Data Migration Schema And Tool Choices

XML Schema Language and Tool Choices

There are three main choices for defining XML documents: DTDs, W3C XML Schema (WXS), and RELAX NG (RNG). WXS and RNG are both preferable to DTDs because of their greater expressive power. WXS has become the defacto standard for expressing XML schemas despite RNG being an approved ISO standard that is arguably superior to WXS. RNG has the advantages of having greater expressive power, being simpler to learn/use and easier to read. Because WXS is so widely used as compared to RNG, there are many more WXS tools.

Here are some factors to consider when comparing WXS and RNG for schemas:

  • ability to express data for data migration
  • ease of use/understanding for Mifos development/maintenance
  • ease of use/understanding for Mifos specialists doing data migration
  • tool support for validation, code generation

Pros and Cons

RELAX NG

Pros

  • able to express data migration data
  • easier to use/understand for Mifos development/maintenance than WXS
  • easier to use/understand for Mifos specialists who are not familiar with WXS

Cons

  • lack of good tool support
  • if Mifos specialists are familiar with XML they are more likely to be familiar with WXS

W3C XML Schema

Pros

  • able to express data migration data
  • widespread tool support and industry adoption
  • if Mifos specialists are familiar with XML they are more likely to be familiar with WXS
    Cons
  • harder to use/understand for Mifos development/maintenance than RNG
  • harder to use/understand for Mifos specialists who are not familiar with WXS

Discussion

The amount of effort required to implement data import/export for Mifos can potentially be reduced if a schema-to-java code generator can be used to eliminate the need to write and maintain java code for reading and writing Mifos import/export XML files. RELAX NG code generator candidates:

  • relaxer (last release in 2003)
  • relaxNGCC (last release in 2002)
  • JAXB (current development, but has "experimental RELAX NG support" that as of Feb. 2007 appears not to be working)

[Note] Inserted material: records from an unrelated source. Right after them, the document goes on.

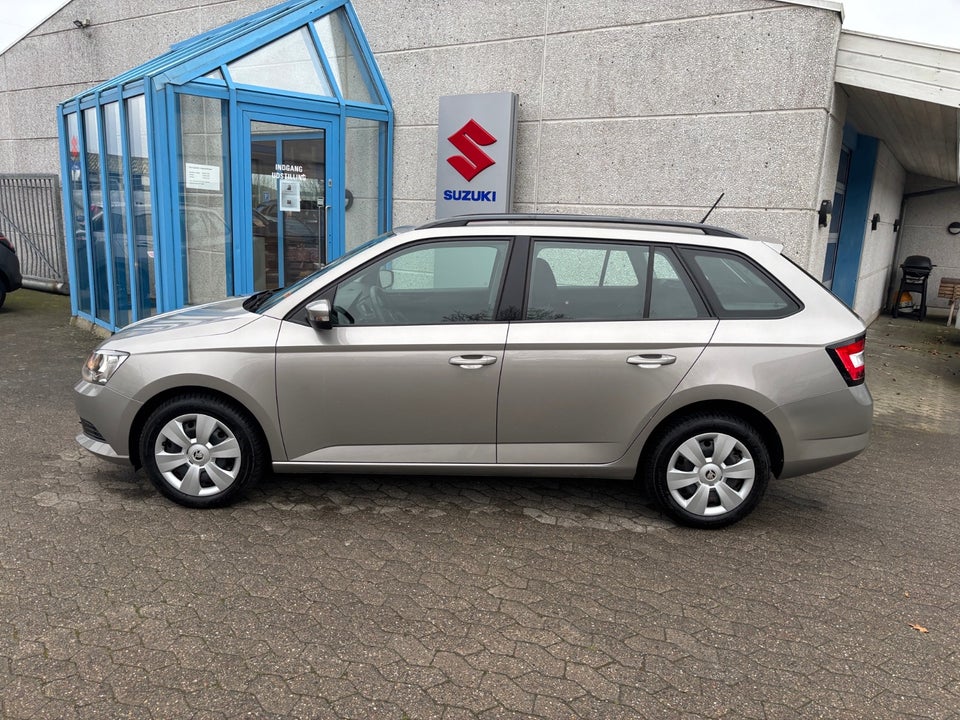 Skoda Fabia 1,0 MPi 75 Active Combi 5d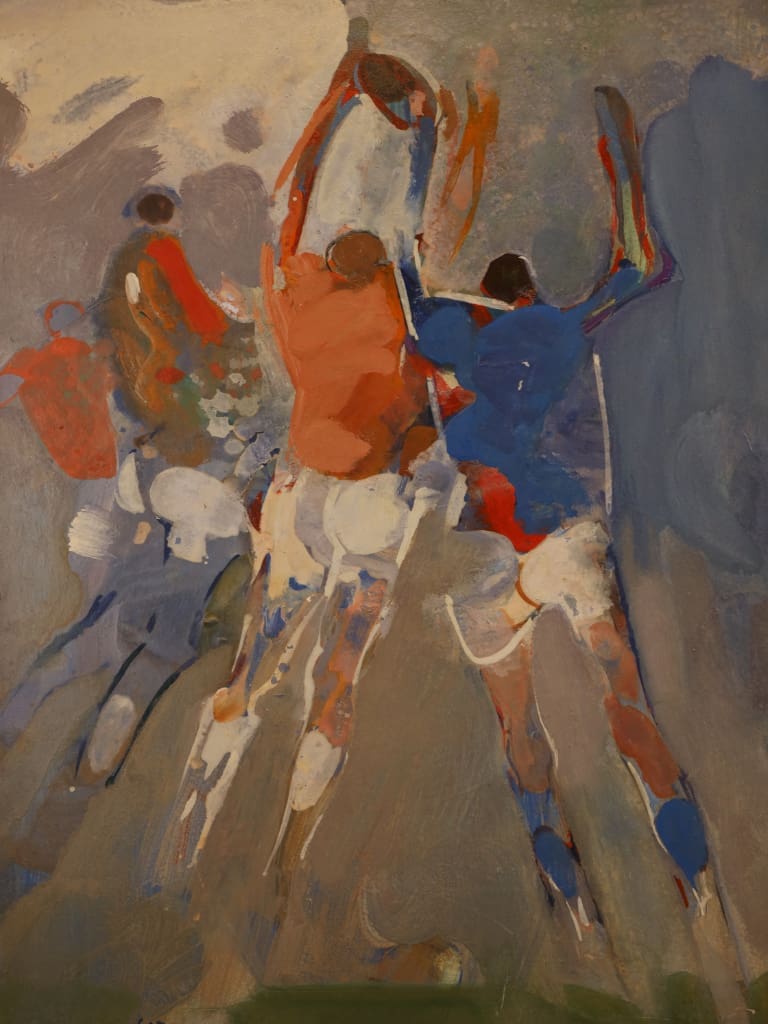 Pierre Chi&egrave;ze (1929&ndash;2011): &lsquo;The Line-Out,&rsquo; Mid-Century French School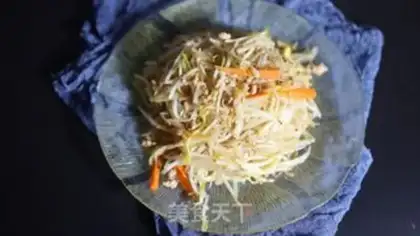 Make Scrambled beans step 4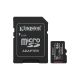 KINGSTON microSDXC 64GB Canvas Select Plus 3 + ADP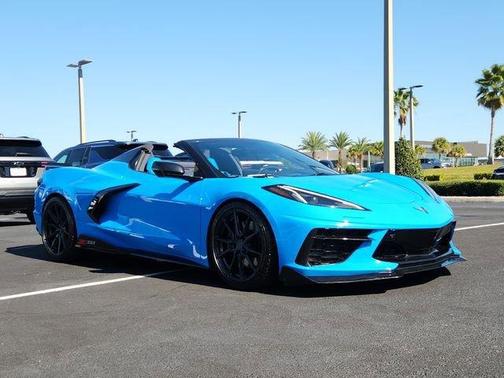 2021 Chevrolet Corvette Stingray w/3LT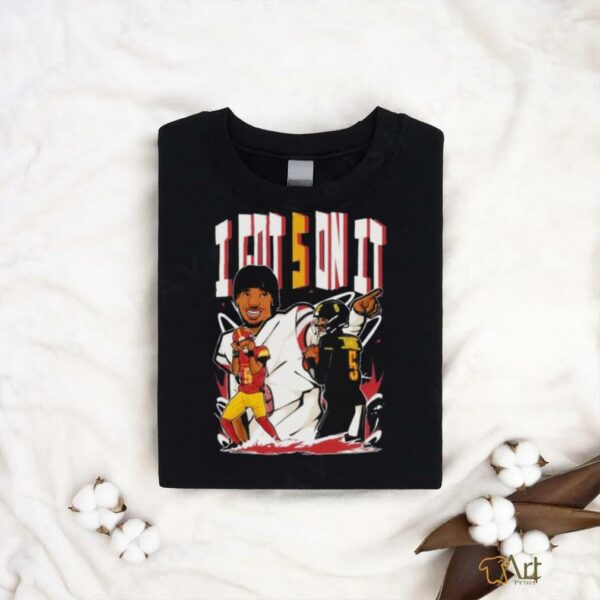 Jayden Daniels I got 5 on it Washington Commanders shirt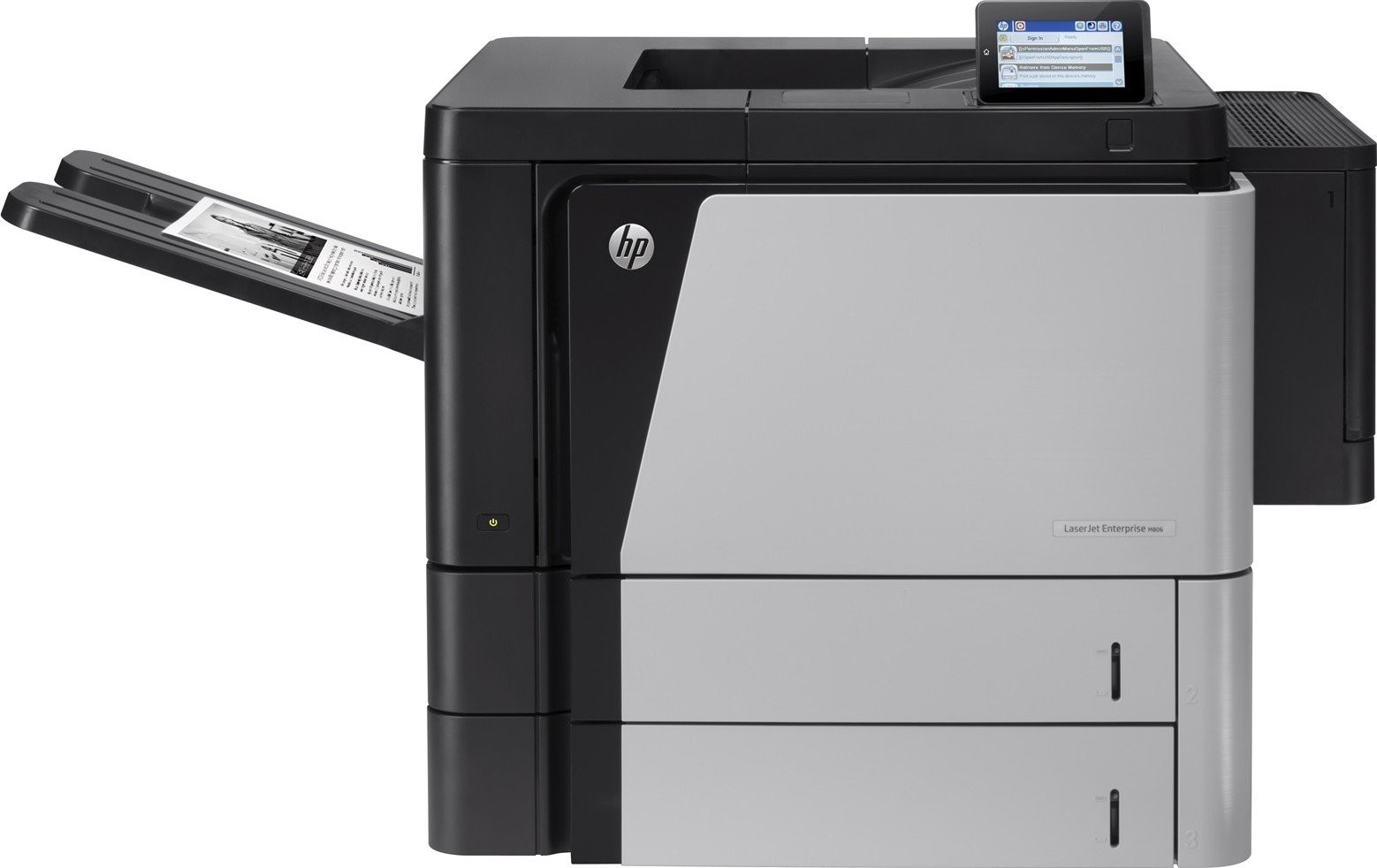 

Принтер (МФУ) HP LaserJet Enterprise M806dn (CZ244A), Лазерный принтер HP LaserJet Enterprise M806dn CZ244A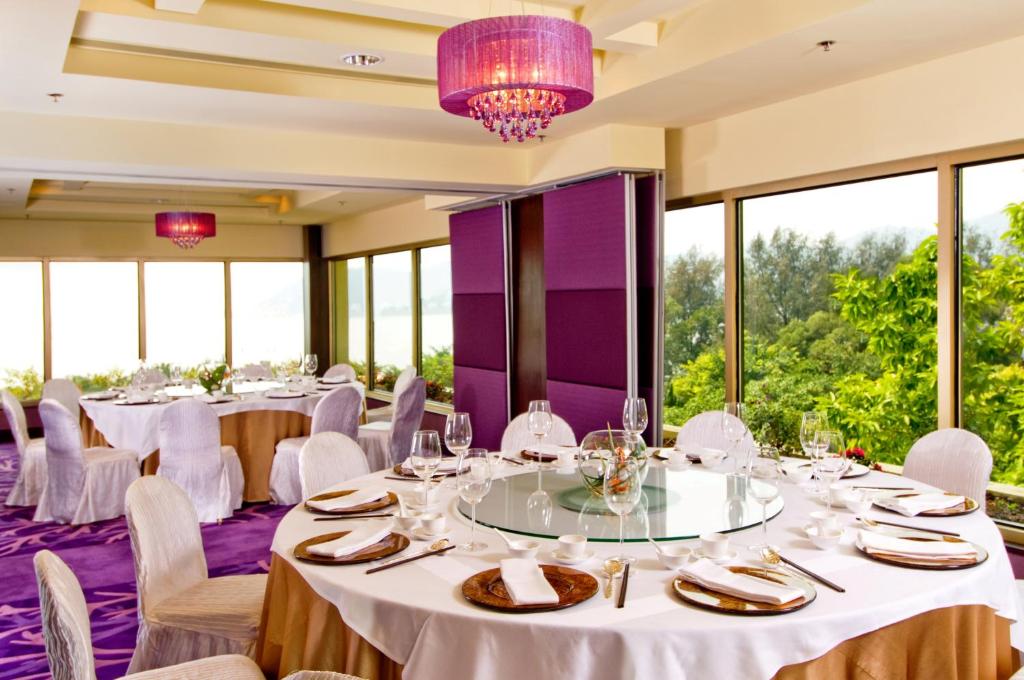 Restaurace v ubytování Grand Coloane Resort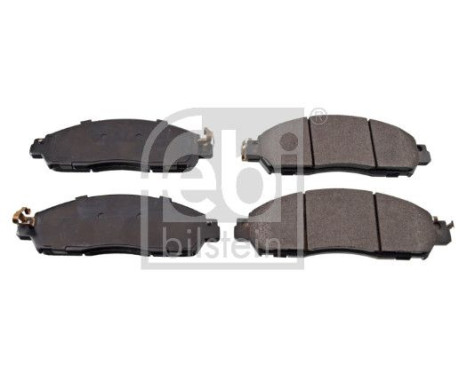 Brake Pad Set, disc brake 170382 FEBI, Image 2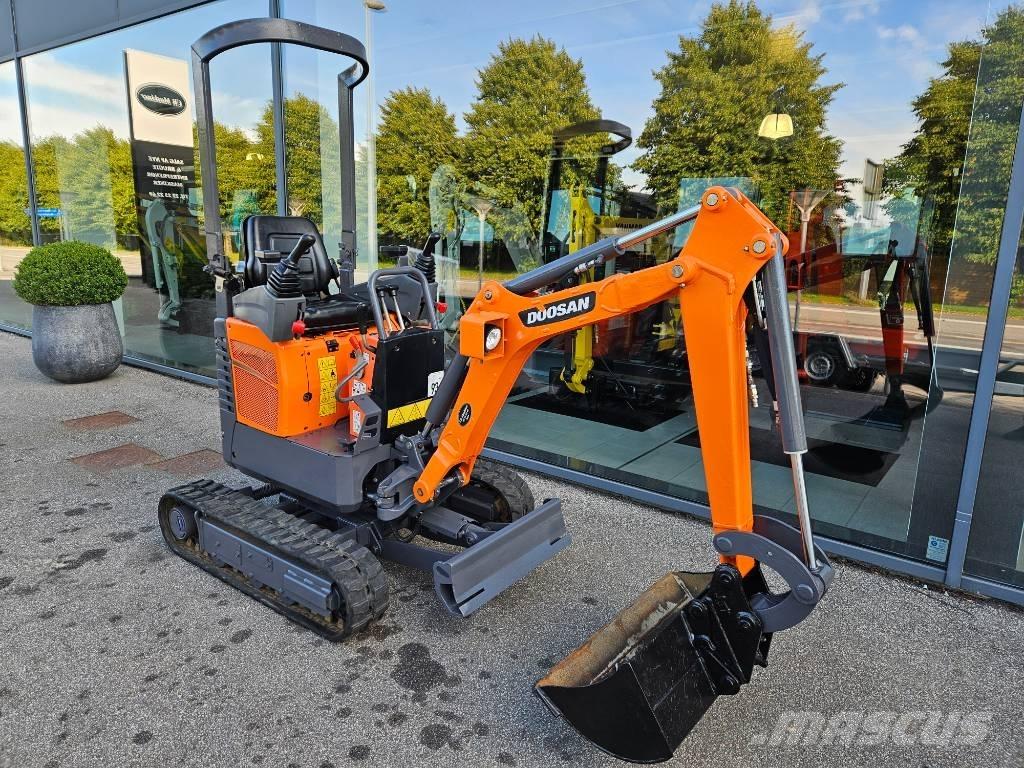 Doosan DX 10 Z Mini ekskavatori < 7 t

W3C XML Schema code generator candidates: _ JAXB (current development) _ Castor (current development) _ Zeus (last release 2003) _ JBind (last release 2004) * Quick (last release 2001)

Depending on a code generator that is not being actively developed is risky since the tool will not track changes in java releases and there is no chance for bugfixes in the tool unless you do it yourself. This constraint pares things down to JAXB and Castor and since JAXB does not currently have working support for RNG it means not '''directly''' working off an RNG schema.

Recommendations

RNG would be preferable to use for Mifos import/export schema definition because of its ease of use, but as noted, tool support is an issue and in particular the lack of a code generator that is being actively developed. However RNG schemas can be used to generate WXS schemas using an automated tool (trang). This opens the possibility of maintaining the Mifos import/export schema in RNG, and generating a WXS schema from that. This would allow us to present both RNG and WXS schemas to Mifos specialists and to use the WXS schema as a basis for code generation.

SUN's current reference implementation of JAXB appears to have a good feature set and a potential path to direct RNG support in the future, so it would be a reasonable choice over Castor. If full RNG support were added to JAXB in the future, then code generation could be done directly from the Mifos RNG schema (though the WXS schema could still be generated for use with other tools or for developers more familiar with WXS).

Plan B

Having laid out the primary recommendation, it is worth considering some possible fallbacks.

If it turns out that using RNG as the primary Mifos import/export schema language does not seem to offer enough benefit over using WXS directly, then RNG can be abandoned and the schema can be maintained directly in WXS. This move would not impact the choice of JAXB for code generation since JAXB would already be working of off the WXS schema. There are also tools for generating RNG schemas from WXS schemas so we could even switch to WXS as the primary schema but still offer a generated RNG schema if it had some utility.

Code generators can be a mixed blessing, so if JAXB turns out to be problematic for some reason, then we could always fall back on tools like JDOM or dom4j. Although my experience has been with JDOM, dom4j might be the better choice for this project since it has support for XML Schema datatypes and the MSV (multi-schema validator) library which can validate against both RNG and WXS.